Santilli przeszedł dzisiaj sam siebie. Musiał się wkurzyć nie na żarty po ostatnich wygłupach Igora, bo dzisiaj mieliśmy taki zapiernicz, jakiego nie pamiętałem od początku gry w tym klubie. Zawsze kończyliśmy piętnaście minut wcześniej, żeby w świętym spokoju usiąść na parkiecie i rozciągnąć obolałe mięśnie. Dzisiaj mogliśmy o tym tylko marzyć. Zamiast szukać sobie wygodnego miejsca na płycie boiska, biegałem jak dziki osioł pięćdziesiąt kółek bez obcinania rogów. Normalnie, jeszcze jedna taka akcja a wyrwę temu geniuszowi wszystkie włosy! Jeszcze pożałuje, że w ogóle wybrał ten klub! Wraz z opuszczeniem szatni, a później hali, wyparłem z głowy wszystkie myśli. Miałem wolny wieczór, który chciałem poświęcić na odpoczynek, a nie denerwowanie się przez naszą jakże kochaną klubową maskotką, noszącą imię Igor. Gdy tylko rzuciłem torbę na tylną kanapę i odpaliłem mój nieco wysłużony samochodzik, poczułem, że burczy mi w brzuchu. No tak, nie miałem czasu, na zjedzenie czegoś przed treningiem. Poza tym stojąca w mojej kuchni lodówka świeciła pustkami. Nie miałem więc innego wyjścia, niż podjechać do Biedronki i zrobić jakieś małe zakupy. Wycofałem auto, po czym opuściłem Szeroką, kierując się w stronę centrum. Ruch na drodze był umiarkowany, dlatego mogłem pozwolić sobie na przyciśnięcie pedału gazu. Wykonanie właśnie tej czynności spowodowało, że kilka minut później szukałem miejsca na parkingu przy super markecie. Szczerze mówiąc był z tym mały problem. Ale mieliśmy w końcu piątkowy wieczór, czyli pora dnia, w której ludzie najchętniej robili zakupy. Plac objechałem dwa razy. Jednak miejsca się nie zwalniały. Świetnie. Kolejna sytuacja bez wyjścia. W ilu jeszcze takich postawi mnie to cholerne, jakże wyrozumiałe przeznaczenie?

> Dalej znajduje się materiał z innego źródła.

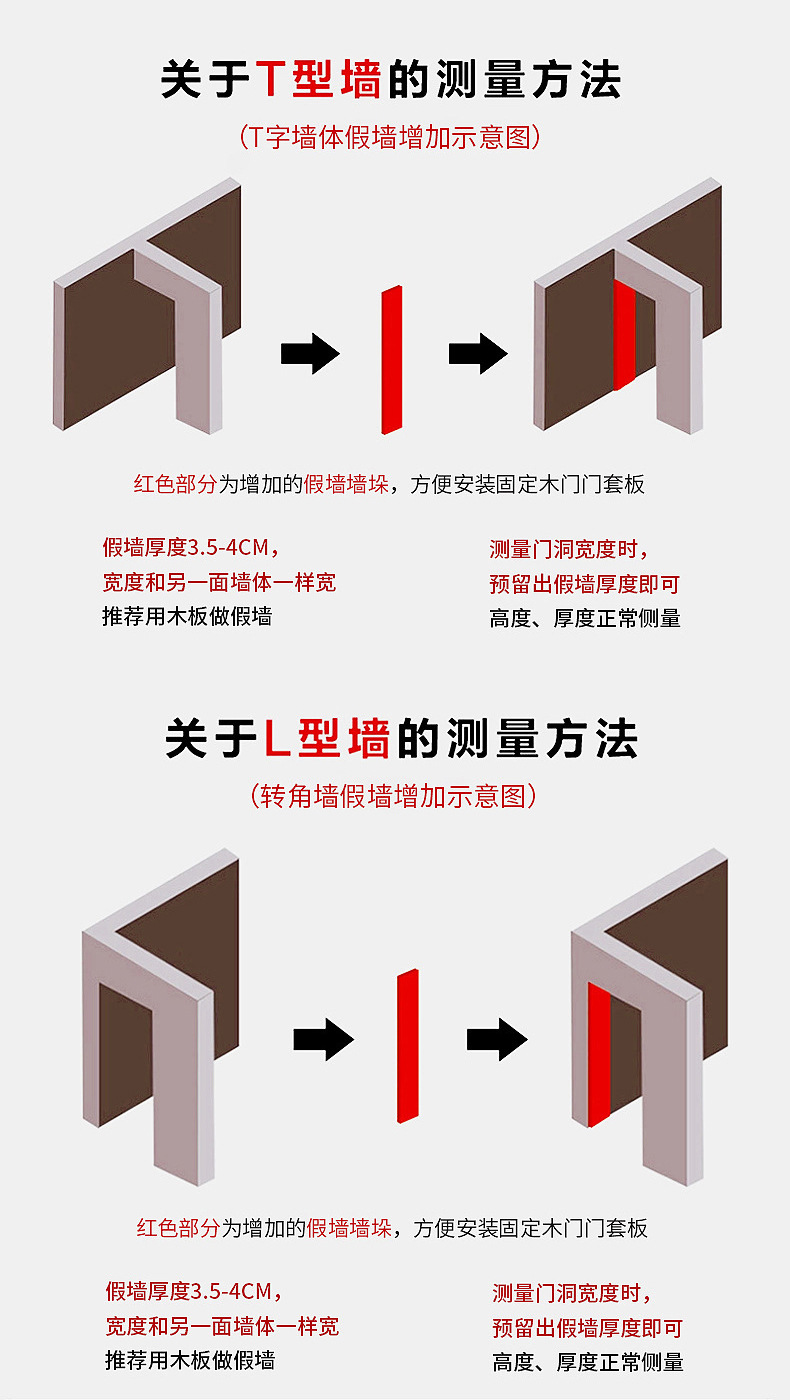 关于T型墙的测量方法

（T字墙体假墙增加示意图）

红色部分为增加的假墙墙垛，方便安装固定木门门套板

假墙厚度3.5-4CM，
宽度和另一面墙体一样宽
推荐用木板做假墙

测量门洞宽度时，
预留出假墙厚度即可
高度、厚度正常侧量

关于L型墙的测量方法

（转角墙假墙增加示意图）

红色部分为增加的假墙墙垛，方便安装固定木门门套板

假墙厚度3.5-4CM，
宽度和另一面墙体一样宽
推荐用木板做假墙

测量门洞宽度时，
预留出假墙厚度即可
高度、厚度正常侧量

Nie zastanawiając się długo, przemieściłem się pod swój blok. Odczułem ulgę widząc taki wybór parkingowych miejsc. Postawiłem mój pojazd naprzeciw wejścia do klatki schodowej, po czym udałem się do sklepu. Zły na pół świata miałem wejść na halę sklepową., kiedy poczułem znajdującą się przede mną przeszkodę. Spojrzałem nieco w dół. Zajebiście! Czy ja do cholery jasnej musiałem wpaść na tą niczemu winną dziewczynę?! Schylając się pomogłem pozbierać jej rozsypane jabłka, pomarańcze i inne produkty. Speszona zabrała ode mnie torbę i odwróciła się w celu opuszczenia marketu. Ja jednak przytrzymałem ją i popatrzyłem w brązowe tęczówki, o bardzo ładnym, ale też nietypowym odcieniu koloru.
 -Przepraszam – powiedziałem, próbując się uśmiechnąć – Nie zauważyłem cię.

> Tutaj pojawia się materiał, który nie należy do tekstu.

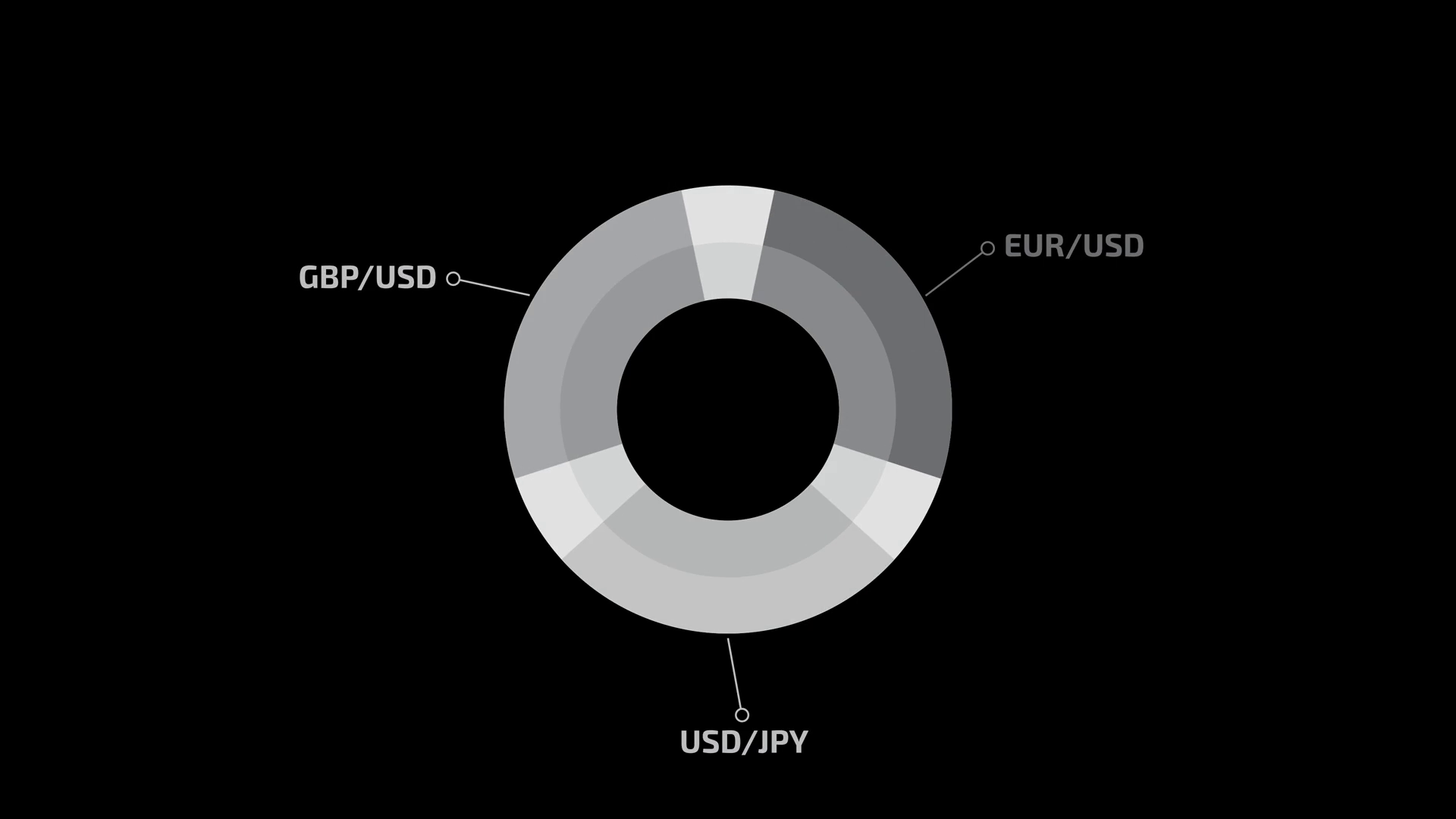 GBP/USD

EUR/USD

USD/JPY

-Nie dziwię się - odparła – taka żyrafa, jak ty nie zauważa chyba nie wiele rzeczy, które są poniżej poziomu wzroku.
-Nie o to chodzi – sprostowałem – byłem po prostu zamyślony.

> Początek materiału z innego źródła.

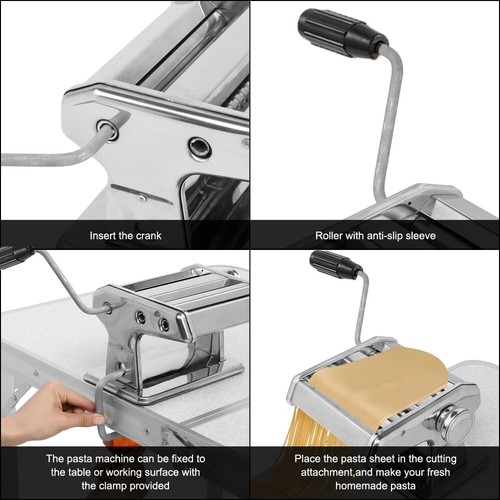 Insert the crank

Roller with anti-slip sleeve

The pasta machine can be fixed to the table or working surface with the clamp provided

Place the pasta sheet in the cutting attachment,and make your fresh homemade pasta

-Nie myśl tyle, bo cię zjedzą motyle – usłyszałem w odpowiedzi.
-Dobrze, o niczym już dzisiaj nie myślę. No może poza listą zakupów.
-Mam nadzieję. Wybacz, ale muszę już iść, cześć.
-Cześć.
 I po co ja pytałem się o wyczyny tego cholernego losu? Mam, co chciałem. Kolejna sytuacja, do której nie miałem zamiaru doprowadzać. Chociaż z drugiej strony dobrze się złożyło. Od samego początku coś w tej dziewczynie mnie zaintrygowało. Miała w sobie jakiś magnez, który przyciągał. Była taka... hmm... taka nietypowa, zupełnie inna niż dziewczyny,z którymi spotykałem się dotychczas. Robiąc zakupy, starałem się odepchnąć związane z nią myśli. Jednak te uparcie krążyły w mojej głowie. Były tak natrętnie, że w zasadzie zapomniałem o połowie rzeczy, które chciałem kupić.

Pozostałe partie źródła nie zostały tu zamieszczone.